* TASK REQUIREMENTS:
In the text about the song "Tutu," on what date was the remix with Shakira released?

Single by Camilo and Pedro Capó

from the album 'Por Primera Vez'
- Language: Spanish
- English title: "You-you"
- Released: 9 August 2019
- Length: 2:58
- Label: Sony Latin; HAMM;
- Songwriters: Camilo Echeverry; Jon Leone; Richi Lopez;
- Producers: Jon Leone; Richi Lopez;

Camilo singles chronology
| "La Boca" (2019) | "Tutu" (2019) | "Primer Avión" (2019) |

Pedro Capó singles chronology
| "Como Lo Hiciste Ayer" (2019) | "Tutu" (2019) | "Quédate" (2019) |

Music video
- "Tutu" on YouTube

= Tutu (song) =

2019 single by Camilo and Pedro Capó

"Tutu" (transl. "You-you") is a song by Colombian singer Camilo and Puerto Rican singer Pedro Capó. The song was written by Camilo and its producers, Jon Leone and Richi Lopez. It was released on 9 August 2019. Due to the song's success, a remix with fellow singer Shakira was released on 15 October 2019.

"Tutu" is a pop song based on urban beats. The lyrics were inspired by the love Camilo feels for his girlfriend, Evaluna Montaner, who is also the protagonist of the music video.

==Live performances==
On November 24, 2019, Camilo and Pedro Capó joined Shakira to perform the remix version of the song at the closing ceremony of the 2019 Davis Cup in Madrid.

==Shakira remix==

===Background and release===
In October 2019, Shakira posted a video of herself singing along to “Tutu” on Instagram. She captioned the video saying “I can’t get this song out of my head!”. She privately messaged Echeverry, asking to record a remix of the song.

===Critical reception===
In Rolling Stone, Lucas Villa viewed the "Tutu" remix as an "airy, feminine touch, treating Echeverry’s lyrics with the utmost care."

* MATERIAL PROVIDED:
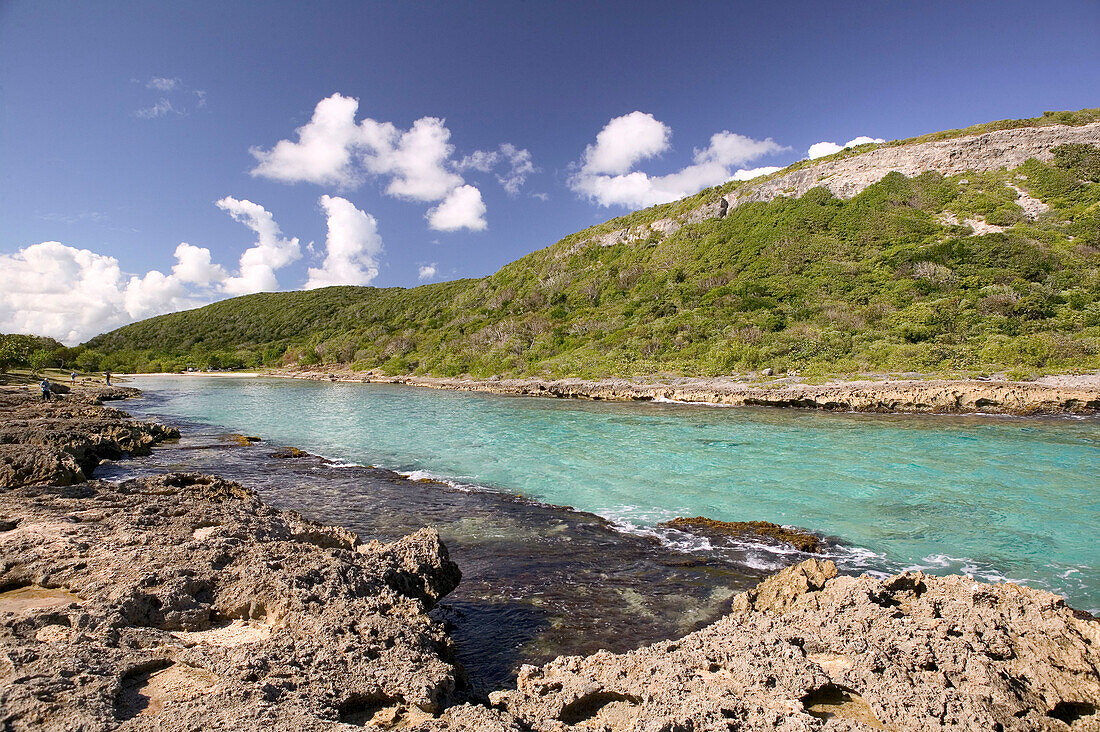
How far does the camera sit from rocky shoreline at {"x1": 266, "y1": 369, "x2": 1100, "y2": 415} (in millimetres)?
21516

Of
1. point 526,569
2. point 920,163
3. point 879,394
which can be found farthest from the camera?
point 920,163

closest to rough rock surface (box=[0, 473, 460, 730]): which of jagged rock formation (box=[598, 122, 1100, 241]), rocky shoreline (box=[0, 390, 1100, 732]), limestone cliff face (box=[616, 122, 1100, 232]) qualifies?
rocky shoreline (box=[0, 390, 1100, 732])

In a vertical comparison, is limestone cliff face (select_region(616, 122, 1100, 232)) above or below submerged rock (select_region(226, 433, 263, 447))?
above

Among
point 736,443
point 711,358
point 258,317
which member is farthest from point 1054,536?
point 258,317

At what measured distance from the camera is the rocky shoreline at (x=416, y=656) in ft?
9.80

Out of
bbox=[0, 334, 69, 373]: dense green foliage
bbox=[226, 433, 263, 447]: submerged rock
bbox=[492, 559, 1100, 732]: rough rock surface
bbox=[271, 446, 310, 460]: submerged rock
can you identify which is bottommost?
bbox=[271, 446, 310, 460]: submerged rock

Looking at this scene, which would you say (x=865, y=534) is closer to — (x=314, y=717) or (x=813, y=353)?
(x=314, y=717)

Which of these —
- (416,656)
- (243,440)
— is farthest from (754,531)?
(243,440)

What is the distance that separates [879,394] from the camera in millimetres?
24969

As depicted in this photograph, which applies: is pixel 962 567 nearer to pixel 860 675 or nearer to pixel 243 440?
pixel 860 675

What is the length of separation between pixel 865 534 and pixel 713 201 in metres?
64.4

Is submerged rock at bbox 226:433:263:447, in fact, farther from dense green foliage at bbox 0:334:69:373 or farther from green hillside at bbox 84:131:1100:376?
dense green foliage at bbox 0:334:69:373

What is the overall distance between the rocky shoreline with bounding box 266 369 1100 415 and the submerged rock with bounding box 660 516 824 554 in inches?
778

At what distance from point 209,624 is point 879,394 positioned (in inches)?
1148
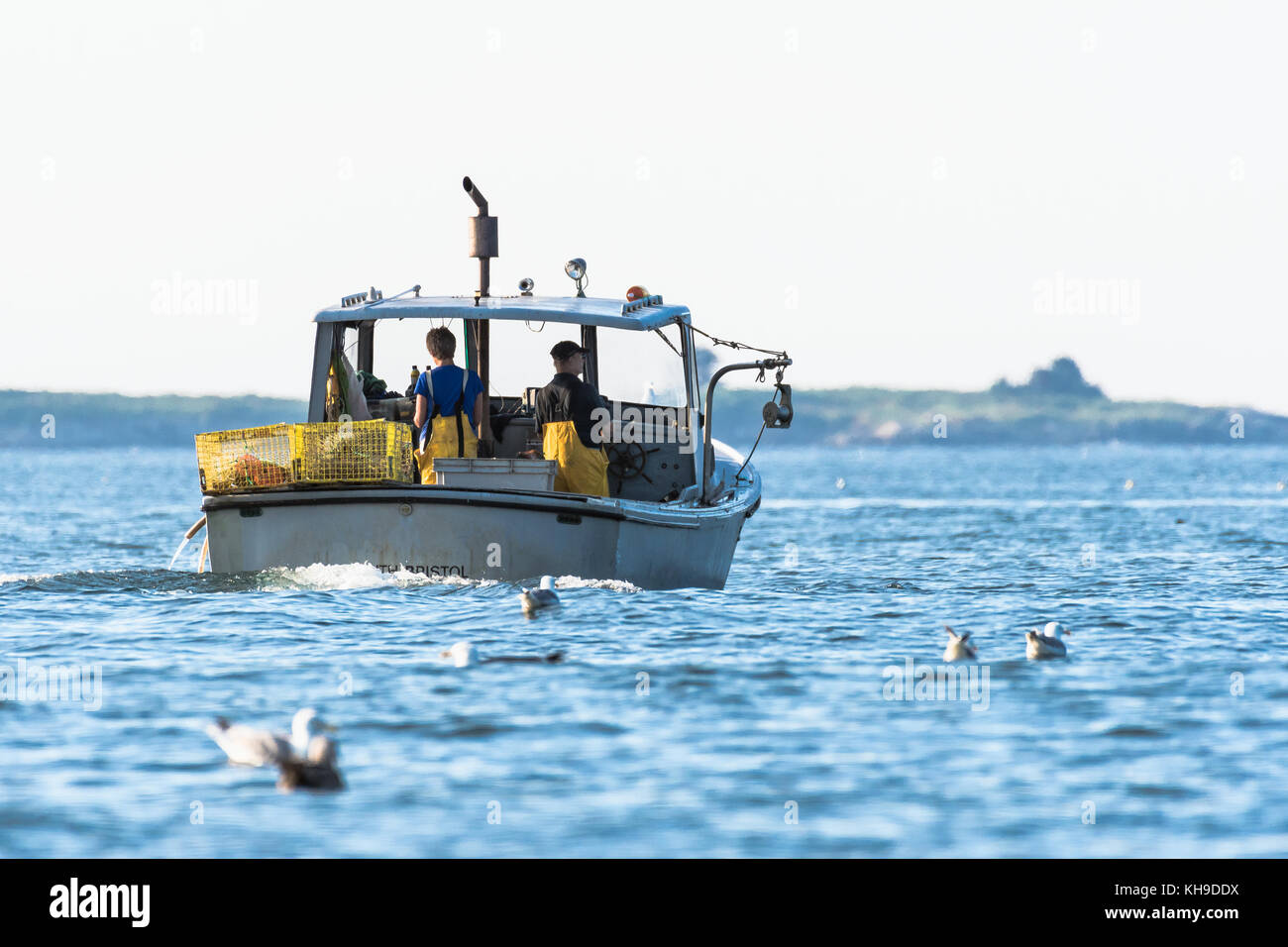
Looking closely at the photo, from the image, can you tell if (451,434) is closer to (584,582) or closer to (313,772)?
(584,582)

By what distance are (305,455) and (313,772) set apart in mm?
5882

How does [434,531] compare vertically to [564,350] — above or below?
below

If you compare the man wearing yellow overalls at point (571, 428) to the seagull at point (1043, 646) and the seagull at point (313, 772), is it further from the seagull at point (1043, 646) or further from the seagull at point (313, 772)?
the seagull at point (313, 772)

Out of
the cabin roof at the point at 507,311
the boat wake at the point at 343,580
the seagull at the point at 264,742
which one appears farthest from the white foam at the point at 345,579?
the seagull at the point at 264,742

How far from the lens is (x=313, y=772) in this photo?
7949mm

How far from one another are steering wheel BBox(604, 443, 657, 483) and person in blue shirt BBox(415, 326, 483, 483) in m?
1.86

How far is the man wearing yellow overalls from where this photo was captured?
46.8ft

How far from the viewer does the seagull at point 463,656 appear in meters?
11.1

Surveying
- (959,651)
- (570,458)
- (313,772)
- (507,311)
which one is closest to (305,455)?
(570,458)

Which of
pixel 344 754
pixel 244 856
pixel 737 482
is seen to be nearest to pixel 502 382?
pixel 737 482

* * *

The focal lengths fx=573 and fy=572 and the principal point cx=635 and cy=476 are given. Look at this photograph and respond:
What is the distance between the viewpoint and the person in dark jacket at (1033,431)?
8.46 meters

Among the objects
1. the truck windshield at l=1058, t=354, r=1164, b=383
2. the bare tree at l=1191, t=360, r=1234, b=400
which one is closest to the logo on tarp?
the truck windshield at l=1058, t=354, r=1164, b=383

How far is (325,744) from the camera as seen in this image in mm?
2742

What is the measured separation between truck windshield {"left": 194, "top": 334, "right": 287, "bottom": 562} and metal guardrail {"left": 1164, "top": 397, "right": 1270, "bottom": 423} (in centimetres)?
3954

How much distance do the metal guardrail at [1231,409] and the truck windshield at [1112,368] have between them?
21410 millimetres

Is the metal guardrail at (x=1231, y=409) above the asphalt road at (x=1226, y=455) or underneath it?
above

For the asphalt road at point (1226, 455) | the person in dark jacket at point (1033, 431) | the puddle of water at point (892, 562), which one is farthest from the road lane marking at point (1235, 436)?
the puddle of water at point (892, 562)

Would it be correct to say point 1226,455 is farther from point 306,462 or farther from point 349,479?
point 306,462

--

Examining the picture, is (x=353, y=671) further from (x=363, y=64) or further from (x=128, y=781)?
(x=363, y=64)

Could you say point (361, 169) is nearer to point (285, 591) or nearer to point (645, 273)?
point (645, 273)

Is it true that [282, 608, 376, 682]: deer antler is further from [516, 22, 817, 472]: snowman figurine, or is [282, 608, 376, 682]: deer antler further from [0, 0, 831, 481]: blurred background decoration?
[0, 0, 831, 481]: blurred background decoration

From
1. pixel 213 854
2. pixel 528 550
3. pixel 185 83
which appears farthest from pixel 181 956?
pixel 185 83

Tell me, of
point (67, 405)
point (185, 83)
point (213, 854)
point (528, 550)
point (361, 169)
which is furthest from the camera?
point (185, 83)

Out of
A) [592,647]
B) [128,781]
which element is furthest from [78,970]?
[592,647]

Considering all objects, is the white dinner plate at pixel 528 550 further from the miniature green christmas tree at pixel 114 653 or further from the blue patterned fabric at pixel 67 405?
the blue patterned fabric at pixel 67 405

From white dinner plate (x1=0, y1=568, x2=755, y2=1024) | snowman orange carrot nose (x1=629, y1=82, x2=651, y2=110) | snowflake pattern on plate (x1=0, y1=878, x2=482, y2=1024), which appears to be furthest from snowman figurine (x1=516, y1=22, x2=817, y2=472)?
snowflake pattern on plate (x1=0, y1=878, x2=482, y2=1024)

* SOLUTION BELOW:
15 October 2019